> _What to work on_
Emit a verbatim copy of the lines running from the line with "Is the drop ceiling tile at the point at 429,127" through the end of the material below.

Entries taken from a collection
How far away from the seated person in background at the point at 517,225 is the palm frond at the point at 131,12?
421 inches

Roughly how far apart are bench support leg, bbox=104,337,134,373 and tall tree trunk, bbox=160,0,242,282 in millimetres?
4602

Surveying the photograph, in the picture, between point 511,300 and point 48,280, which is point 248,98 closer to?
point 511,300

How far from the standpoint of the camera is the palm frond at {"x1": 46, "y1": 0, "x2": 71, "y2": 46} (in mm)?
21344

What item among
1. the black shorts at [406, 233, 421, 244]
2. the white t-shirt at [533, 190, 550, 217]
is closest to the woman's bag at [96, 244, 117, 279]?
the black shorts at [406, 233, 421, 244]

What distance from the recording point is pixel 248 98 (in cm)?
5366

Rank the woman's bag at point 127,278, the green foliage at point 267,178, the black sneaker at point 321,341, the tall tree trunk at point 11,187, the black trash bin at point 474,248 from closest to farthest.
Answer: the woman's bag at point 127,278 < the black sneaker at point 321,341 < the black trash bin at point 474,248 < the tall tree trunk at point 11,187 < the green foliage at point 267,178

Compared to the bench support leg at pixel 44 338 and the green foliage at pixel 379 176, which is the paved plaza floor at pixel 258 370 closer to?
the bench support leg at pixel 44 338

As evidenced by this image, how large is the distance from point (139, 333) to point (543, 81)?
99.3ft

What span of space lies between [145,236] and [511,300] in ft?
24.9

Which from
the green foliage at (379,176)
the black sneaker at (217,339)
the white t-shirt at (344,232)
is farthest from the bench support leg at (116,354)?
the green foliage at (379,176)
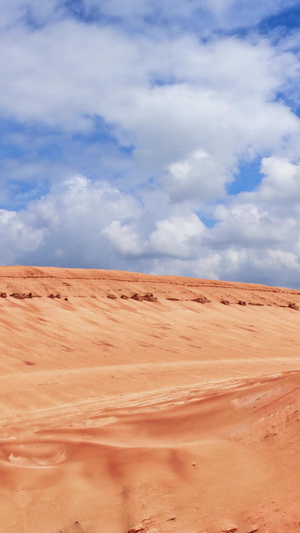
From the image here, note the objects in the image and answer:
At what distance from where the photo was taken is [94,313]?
69.4ft

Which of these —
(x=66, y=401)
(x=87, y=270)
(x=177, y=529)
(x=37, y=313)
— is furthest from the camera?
(x=87, y=270)

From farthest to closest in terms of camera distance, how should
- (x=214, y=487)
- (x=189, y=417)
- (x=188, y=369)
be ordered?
(x=188, y=369), (x=189, y=417), (x=214, y=487)

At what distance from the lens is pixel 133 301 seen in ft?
81.5

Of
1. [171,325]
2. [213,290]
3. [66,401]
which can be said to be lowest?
[66,401]

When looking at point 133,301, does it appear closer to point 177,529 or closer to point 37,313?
point 37,313

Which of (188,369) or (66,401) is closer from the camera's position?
(66,401)

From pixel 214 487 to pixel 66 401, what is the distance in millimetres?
6049

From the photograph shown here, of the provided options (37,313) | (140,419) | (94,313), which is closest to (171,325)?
(94,313)

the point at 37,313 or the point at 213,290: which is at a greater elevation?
the point at 213,290

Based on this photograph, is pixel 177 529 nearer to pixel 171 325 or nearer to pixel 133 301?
pixel 171 325

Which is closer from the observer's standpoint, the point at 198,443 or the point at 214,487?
the point at 214,487

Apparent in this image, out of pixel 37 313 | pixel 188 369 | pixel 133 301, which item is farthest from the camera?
pixel 133 301

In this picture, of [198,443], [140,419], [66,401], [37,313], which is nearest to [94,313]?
[37,313]

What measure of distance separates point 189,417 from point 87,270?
22856mm
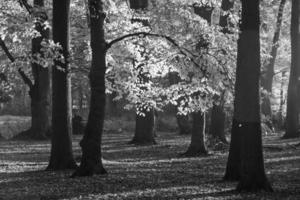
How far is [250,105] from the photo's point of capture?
12.4 metres

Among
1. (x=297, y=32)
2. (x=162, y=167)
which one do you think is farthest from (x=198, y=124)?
(x=297, y=32)

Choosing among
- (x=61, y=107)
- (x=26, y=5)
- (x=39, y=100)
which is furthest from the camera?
(x=39, y=100)

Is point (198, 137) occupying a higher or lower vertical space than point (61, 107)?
lower

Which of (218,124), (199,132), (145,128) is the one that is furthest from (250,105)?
(145,128)

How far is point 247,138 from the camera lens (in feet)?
40.2

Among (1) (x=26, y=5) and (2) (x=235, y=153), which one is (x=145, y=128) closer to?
(2) (x=235, y=153)

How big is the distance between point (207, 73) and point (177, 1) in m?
4.53

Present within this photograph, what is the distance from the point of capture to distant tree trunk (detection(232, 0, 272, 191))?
12.3 m

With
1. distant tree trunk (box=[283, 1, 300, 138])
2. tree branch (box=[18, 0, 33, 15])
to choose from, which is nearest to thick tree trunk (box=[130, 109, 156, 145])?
distant tree trunk (box=[283, 1, 300, 138])

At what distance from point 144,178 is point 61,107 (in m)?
3.73

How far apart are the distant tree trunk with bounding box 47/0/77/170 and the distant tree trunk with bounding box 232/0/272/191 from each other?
675 centimetres

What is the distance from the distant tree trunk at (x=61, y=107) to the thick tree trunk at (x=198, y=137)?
675 cm

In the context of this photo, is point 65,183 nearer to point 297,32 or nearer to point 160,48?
point 160,48

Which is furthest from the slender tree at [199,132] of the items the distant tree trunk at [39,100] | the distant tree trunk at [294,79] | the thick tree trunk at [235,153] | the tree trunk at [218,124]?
the distant tree trunk at [39,100]
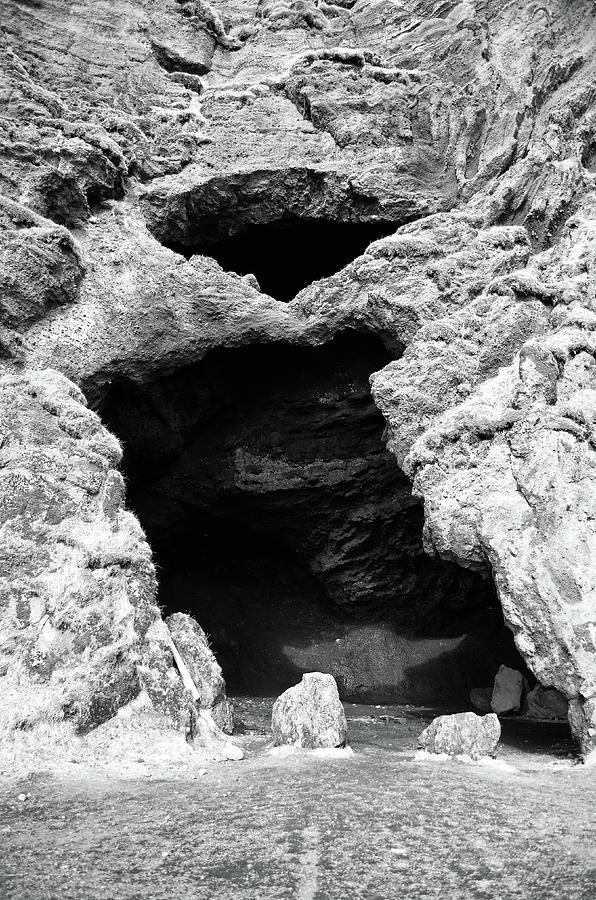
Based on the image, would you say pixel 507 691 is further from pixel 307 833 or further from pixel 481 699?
pixel 307 833

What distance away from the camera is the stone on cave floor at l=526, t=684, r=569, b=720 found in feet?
40.4

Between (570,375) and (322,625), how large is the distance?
26.9 ft

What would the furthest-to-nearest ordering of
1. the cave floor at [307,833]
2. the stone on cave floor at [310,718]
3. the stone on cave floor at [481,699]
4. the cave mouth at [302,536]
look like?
1. the cave mouth at [302,536]
2. the stone on cave floor at [481,699]
3. the stone on cave floor at [310,718]
4. the cave floor at [307,833]

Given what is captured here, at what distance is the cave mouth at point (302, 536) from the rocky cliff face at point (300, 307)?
0.25 ft

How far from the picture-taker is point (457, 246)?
40.8 feet

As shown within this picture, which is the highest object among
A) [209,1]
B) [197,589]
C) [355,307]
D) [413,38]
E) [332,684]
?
[209,1]

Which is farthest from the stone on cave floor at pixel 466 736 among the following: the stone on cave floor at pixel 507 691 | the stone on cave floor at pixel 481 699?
the stone on cave floor at pixel 481 699

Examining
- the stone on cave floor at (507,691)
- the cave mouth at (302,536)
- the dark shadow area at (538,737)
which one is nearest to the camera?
the dark shadow area at (538,737)

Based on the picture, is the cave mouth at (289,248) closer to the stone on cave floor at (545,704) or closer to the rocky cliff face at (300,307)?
the rocky cliff face at (300,307)

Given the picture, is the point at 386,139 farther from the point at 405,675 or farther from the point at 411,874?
the point at 411,874

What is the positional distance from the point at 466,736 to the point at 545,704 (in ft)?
18.3

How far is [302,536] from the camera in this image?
1514 cm

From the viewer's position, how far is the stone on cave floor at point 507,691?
42.3 ft

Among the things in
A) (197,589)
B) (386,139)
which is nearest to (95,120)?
(386,139)
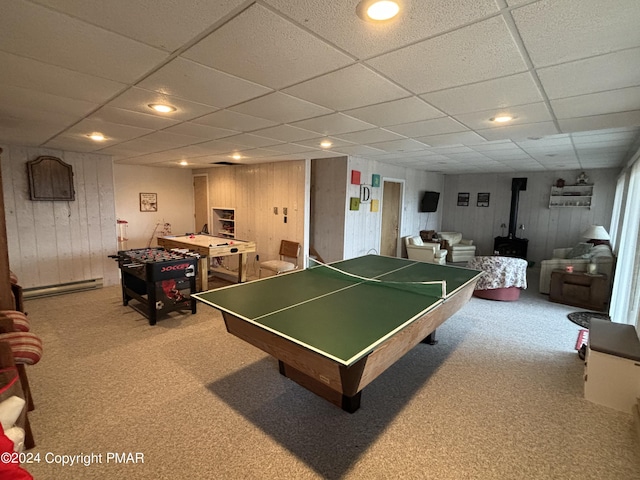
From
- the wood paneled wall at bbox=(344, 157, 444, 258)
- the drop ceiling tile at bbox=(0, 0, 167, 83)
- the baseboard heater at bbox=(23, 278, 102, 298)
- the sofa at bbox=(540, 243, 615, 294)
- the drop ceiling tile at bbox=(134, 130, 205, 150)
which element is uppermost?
the drop ceiling tile at bbox=(134, 130, 205, 150)

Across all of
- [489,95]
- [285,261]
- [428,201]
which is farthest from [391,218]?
[489,95]

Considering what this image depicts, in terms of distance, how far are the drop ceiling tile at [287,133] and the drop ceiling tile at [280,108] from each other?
10.8 inches

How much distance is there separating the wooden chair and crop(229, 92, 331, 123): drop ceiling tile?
2913mm

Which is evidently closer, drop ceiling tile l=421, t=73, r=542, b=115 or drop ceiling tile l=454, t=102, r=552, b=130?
drop ceiling tile l=421, t=73, r=542, b=115

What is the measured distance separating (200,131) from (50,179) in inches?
126

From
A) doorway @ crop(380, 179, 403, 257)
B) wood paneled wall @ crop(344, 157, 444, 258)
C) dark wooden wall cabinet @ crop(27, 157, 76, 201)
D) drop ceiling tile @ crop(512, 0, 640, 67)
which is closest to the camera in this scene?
drop ceiling tile @ crop(512, 0, 640, 67)

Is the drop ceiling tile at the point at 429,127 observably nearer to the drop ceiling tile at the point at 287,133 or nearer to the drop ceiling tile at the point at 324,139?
the drop ceiling tile at the point at 324,139

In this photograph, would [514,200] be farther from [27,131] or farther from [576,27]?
[27,131]

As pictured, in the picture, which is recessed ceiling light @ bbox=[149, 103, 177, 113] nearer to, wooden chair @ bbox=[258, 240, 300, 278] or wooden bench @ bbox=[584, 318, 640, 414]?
wooden chair @ bbox=[258, 240, 300, 278]

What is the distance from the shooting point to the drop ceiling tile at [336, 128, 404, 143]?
3.48 m

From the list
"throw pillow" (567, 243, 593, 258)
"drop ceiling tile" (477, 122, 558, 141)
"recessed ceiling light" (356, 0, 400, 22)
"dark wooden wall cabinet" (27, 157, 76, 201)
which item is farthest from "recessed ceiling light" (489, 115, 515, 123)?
"dark wooden wall cabinet" (27, 157, 76, 201)

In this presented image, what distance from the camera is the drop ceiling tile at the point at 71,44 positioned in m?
1.30

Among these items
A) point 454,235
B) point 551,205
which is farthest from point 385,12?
point 551,205

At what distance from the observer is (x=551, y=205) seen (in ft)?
25.3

> _Problem solution_
Is the drop ceiling tile at the point at 429,127 observably nearer to the drop ceiling tile at the point at 287,133 or nearer to the drop ceiling tile at the point at 324,139?
the drop ceiling tile at the point at 324,139

In this photograph, would [514,200] be farther from [27,131] or farther from [576,27]?
[27,131]

As pictured, in the picture, which is recessed ceiling light @ bbox=[149, 103, 177, 113] nearer to, wooden chair @ bbox=[258, 240, 300, 278] or wooden bench @ bbox=[584, 318, 640, 414]?
wooden chair @ bbox=[258, 240, 300, 278]

What is the distance from the shooting point to the drop ceiling tile at [336, 128, 404, 143]?
3.48 m

From the list
"throw pillow" (567, 243, 593, 258)
"drop ceiling tile" (477, 122, 558, 141)
"recessed ceiling light" (356, 0, 400, 22)
"dark wooden wall cabinet" (27, 157, 76, 201)
which item is farthest from "recessed ceiling light" (489, 115, 515, 123)?
"dark wooden wall cabinet" (27, 157, 76, 201)

In this presented image, what distance from the camera is the drop ceiling tile at the point at 71,44 positioned in m?
1.30

Among these items
A) point 454,235
B) point 551,205
which is farthest from point 385,12?
point 551,205

At what distance from the observer is (x=551, y=205) seen (in ft)?
25.3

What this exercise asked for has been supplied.